Just as the French Revolution evolved a hegemony that nonetheless twisted and ignored many essential differences (gender, regions, religion, race), the historiography of the revolution continues the constant process of social and political reorganization, if not repression. The “brothers,”22 from Payne and Burke to Vovelle and Furet, have dominated that history and the modern practice of history in general. The competition still goes on to see who is the real “son” of the revolution (witness the Bicentennial) with more disruptions from the “daughters” and other dissatisfied siblings.
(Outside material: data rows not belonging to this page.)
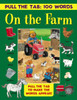 Pull the Tab: 100 Words - On the Farm: Pull the Tabs to Make the Words Appear!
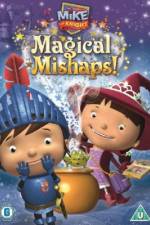 Watch Mike the Knight: Magical Mishaps Megavideo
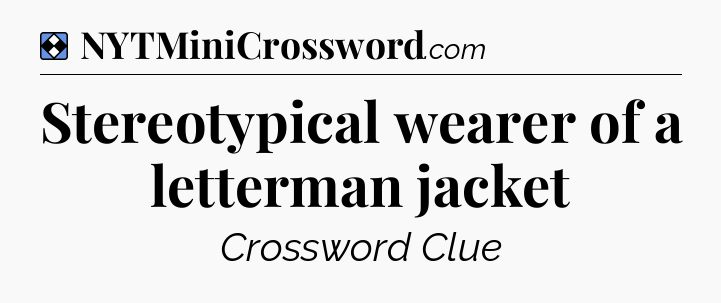 Solution: Stereotypical wearer of a letterman jacket - NYT Mini Crossword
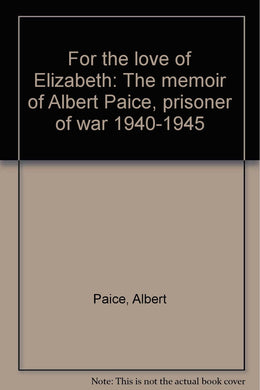 For the love of Elizabeth: The memoir of Albert Paice, prisoner of war 1940-1945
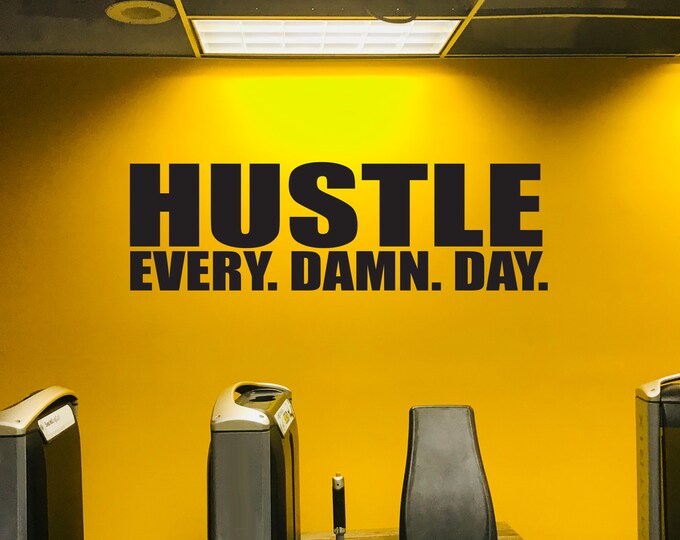 HUSTLE Every. Damn. Day. Wall Decal, Gym Wall Sign, Gym Poster, Office Decor Ideas, Office Wall Decal, Gym Ideas, Office Ideas
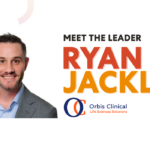 Meet the Leader: Ryan Jacklin, Orbis Clinical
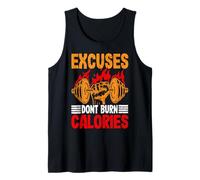 Excuses Dont Burn Calories Motivational Gym Tank Top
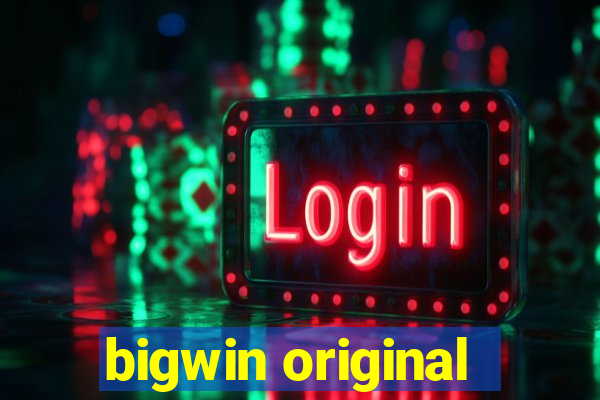 bigwin original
Changing the historiographical canon like the literary canon is, therefore, a political act. But such a program, which calls for all strategies possible (revisions of the canon, analyses of how the canon and canonic writers function and dominate, an overabundance of studies on the same and different noncanonical writers), also demands rethinking as it goes along. How much critical selfconsciousness is possible and even desirable; is it compatible with retaining as much passion in our studies as possible? How do we critics and historians want to set up parallel canons? If canons require hegemony as societies and histories do, that is, some consensus, can the intellectual community radically redefine how the canon or tradition works, what status it holds?

Where Staël is most subversive to me is her form. Her Considérations sur la Revolution franfaise is a book of many books: My Life with Father, The Story of My Life, The History of the Revolution and of Modern France, On England, On Liberty, …. It practices almost every genre imaginable: lyricism, autobiography, satire, travelogue, political philosophy, aphorism, journalism, the study of comparative governments and societies, fiction, with, as ensemble and interruption, history. This diversity pushes the limits of history, even the “omnigenre” of Romantic history, which Madame de Staël inaugurates,23 beyond fiction to one of the most innovative forms of writing available then, and now.